_Supplied passage_

General characteristics
- Class & type: Motor yacht
- Tonnage: 9,408 GT
- Length: 142.1 m (466 ft)
- Beam: 20 m (66 ft)
- Draught: 6 m (20 ft)
- Propulsion: 2x 9,785hp MAN diesel engines
- Speed: 24 knots (44 km/h) (maximum)
- Capacity: 24 passengers
- Crew: 53

= Dragonfly (yacht) =

2024 superyacht by Lürssen

Dragonfly is a motor superyacht built by Lürssen Yachts in Germany that was delivered in 2024. With a length of 142 meters, Dragonfly is in the list of motor yachts by length on place 13. The vessel is registered in the Cayman Islands.

==History==
The vessel was commissioned by Leonid Mikhelson as Project Alibaba. Construction started in 2019, and the keel was laid in 2020. The vessel was launched in December 2023 and delivered on December 3, 2024. During the construction, ownership changed to Sergey Brin. The cost of the ship has been estimated to be about $450 million.

==Design and specifications==
The hull is of steel and the superstructure of aluminum. There are 5 decks with 2,000 square meters of living space. Aft of midships is a tender garage. The exteriors were designed by German Frers and the interiors by Nauta Design. No public photos exist of the interior.

_Work task A_
Reproduce the Dragonfly yacht text between "- Capacity: 24" and "the Cayman Islands.", inclusive.
_Work task B_
Write the next part of the Dragonfly yacht text, picking up after its last sentence.
The records have nothing to do with the text.

_Data supplied_
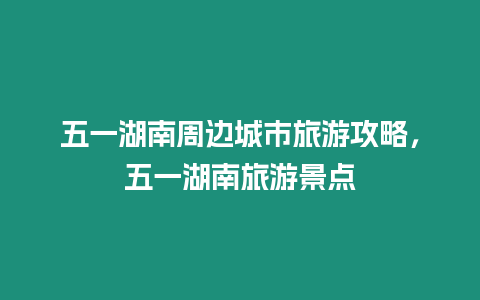 五一湖南周边城市旅游攻略，五一湖南旅游景点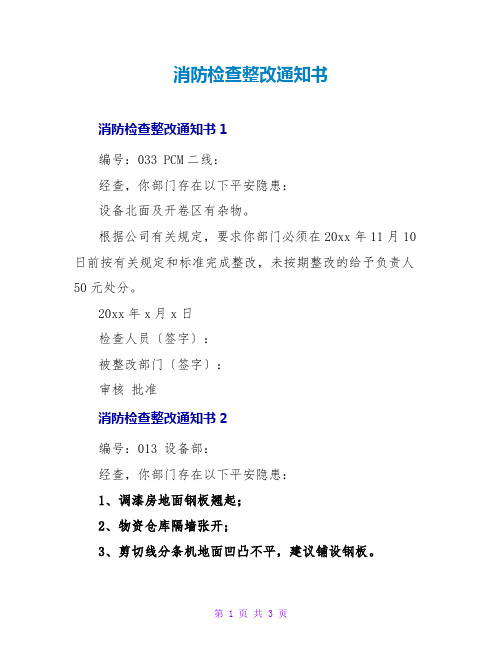 消防检查整改通知书

消防检查整改通知书 1

编号：033 PCM 二线：

经查，你部门存在以下平安隐患：

设备北面及开卷区有杂物。

根据公司有关规定，要求你部门必须在 20xx 年 11 月 10 日前按有关规定和标准完成整改，未按期整改的给予负责人 50 元处分。

20xx 年 x 月 x 日

检查人员〔签字〕：

被整改部门〔签字〕：

审核 批准

消防检查整改通知书 2

编号：013 设备部：

经查，你部门存在以下平安隐患：

1、调漆房地面钢板翘起；

2、物资仓库隔墙张开；

3、剪切线分条机地面凹凸不平，建议铺设钢板。

第 1 页 共 3 页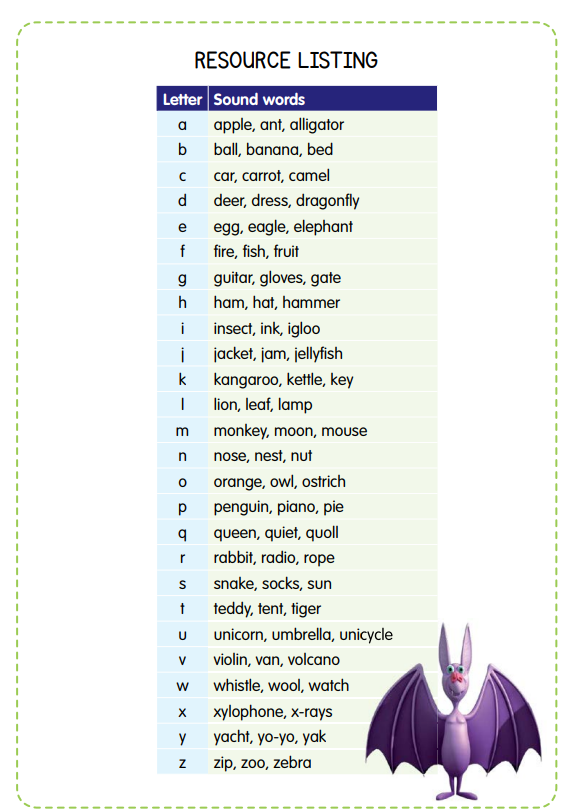 RESOURCE LISTING

| Letter | Sound words |
|---|---|
| a | apple, ant, alligator |
| b | ball, banana, bed |
| c | car, carrot, camel |
| d | deer, dress, dragonfly |
| e | egg, eagle, elephant |
| f | fire, fish, fruit |
| g | guitar, gloves, gate |
| h | ham, hat, hammer |
| i | insect, ink, igloo |
| j | jacket, jam, jellyfish |
| k | kangaroo, kettle, key |
| l | lion, leaf, lamp |
| m | monkey, moon, mouse |
| n | nose, nest, nut |
| o | orange, owl, ostrich |
| p | penguin, piano, pie |
| q | queen, quiet, quoll |
| r | rabbit, radio, rope |
| s | snake, socks, sun |
| t | teddy, tent, tiger |
| u | unicorn, umbrella, unicycle |
| v | violin, van, volcano |
| w | whistle, wool, watch |
| x | xylophone, x-rays |
| y | yacht, yo-yo, yak |
| z | zip, zoo, zebra |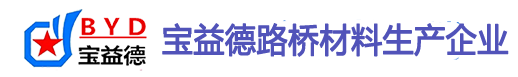 BYD
宝益德
宝益德路桥材料生产企业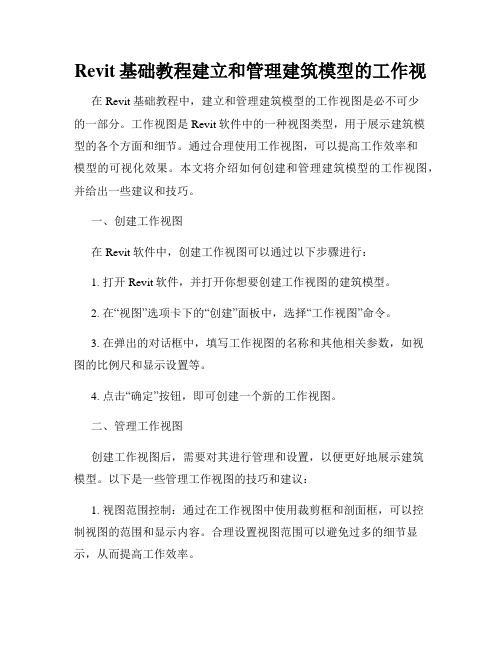 Revit 基础教程建立和管理建筑模型的工作视

在 Revit 基础教程中，建立和管理建筑模型的工作视图是必不可少的一部分。工作视图是 Revit 软件中的一种视图类型，用于展示建筑模型的各个方面和细节。通过合理使用工作视图，可以提高工作效率和模型的可视化效果。本文将介绍如何创建和管理建筑模型的工作视图，并给出一些建议和技巧。

一、创建工作视图

在 Revit 软件中，创建工作视图可以通过以下步骤进行：

1. 打开 Revit 软件，并打开你想要创建工作视图的建筑模型。

2. 在“视图”选项卡下的“创建”面板中，选择“工作视图”命令。

3. 在弹出的对话框中，填写工作视图的名称和其他相关参数，如视图的比例尺和显示设置等。

4. 点击“确定”按钮，即可创建一个新的工作视图。

二、管理工作视图

创建工作视图后，需要对其进行管理和设置，以便更好地展示建筑模型。以下是一些管理工作视图的技巧和建议：

1. 视图范围控制：通过在工作视图中使用裁剪框和剖面框，可以控制视图的范围和显示内容。合理设置视图范围可以避免过多的细节显示，从而提高工作效率。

_Response A_
- Capacity: 24 passengers
- Crew: 53

= Dragonfly (yacht) =

2024 superyacht by Lürssen

Dragonfly is a motor superyacht built by Lürssen Yachts in Germany that was delivered in 2024. With a length of 142 meters, Dragonfly is in the list of motor yachts by length on place 13. The vessel is registered in the Cayman Islands.

_Response B_
The vessel's length is 142.1 m with a beam of 20 m and a draft of 6 m. The enclosed volume is 9,408 GT. It can reach a top speed of 24 Kts. It has two helipads, a shaded pool, a glass-bottom pool, a gym, a beauty salon, a games room, and a beach club. Twelve cabins are available for 24 guests. The yacht is laid out for a crew of 53.

==Performance and energy consumption==
The ship has a diesel-electric hybrid propulsion system, allowing a top speed of 24 kn. Each of the two diesel engines was made by MAN and produces 7,300 kW/ 9,789 HP. The vessel has an electric Azimuth pod drive.

Dragonfly's electric energy consumption is substantial, and is comparable to that of a small cruise ship. Even without using propulsion, the "hotel load" system has to be active to power HVAC systems, lights, galleys, laundry, elevators, stabilizers, water management, electronics, and entertainment, including spas and pools. It has been estimated that the electrical consumption at dock reaches about 16,800 kilowatt-hours per day.